40% now 30% in 10 months. That way they get our money twice. :sneaky:
It makes sense...
how many people went from a gtx470/gtx480 to a gtx570/580 and same for AMD 5850 to 6950 was not a upgrade and either was a 5870 to 6970?
Not very many, at least not the smart ones.
nVidia and AMD both struggled to give us any improvement this gen. I think for 2 different reasons. I think Cypress was a tough act to follow, considering AMD's small chip philosophy, on the same process. The chip just worked perfectly performance, efficiency, and size. Tessellation and crossfire performance were it's only weaknesses. That's really all they improved upon with Cayman. Considering the state of gaming for Cypress' time, it wasn't that much of a weakness. In order to increase performance though they had to make a bigger and less efficient chip. No 32nm stifled AMD a lot, IMO.

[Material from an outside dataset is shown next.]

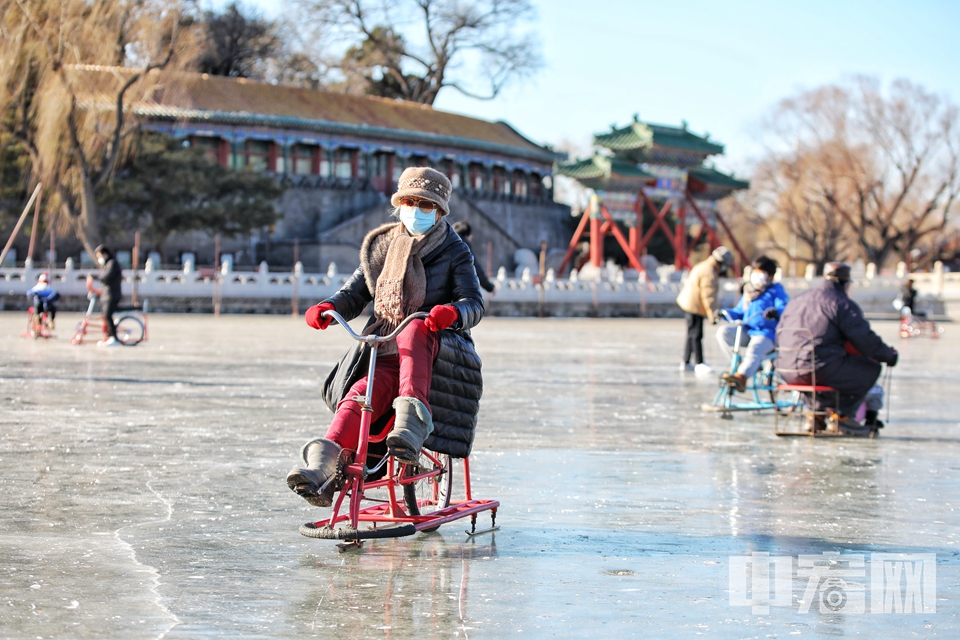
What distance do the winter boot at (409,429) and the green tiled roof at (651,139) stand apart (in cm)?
4013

nVidia was able to finally give us a fully functioning Fermi. If they had made that originally, and on time, they would have hit it out of the park. AMD had planned on the 5970 to compete with the equivalent of the 580, and they would have needed it. Being a dual chip card though it wouldn't have competed well. They would have been able to claim the fastest single card, but that would be it, and I don't think it would have been enough to truly compete. The 580 is really what should have been the GTX-385, if all had gone well.
I think 28nm will be huge. I don't think either company can afford to give us half baked designs. They have to worry that the other is going to go all out. If one company pushes it to the max, say 70%-100% performance improvement, and the other tries to schlock in with 40%, they risk losing too much.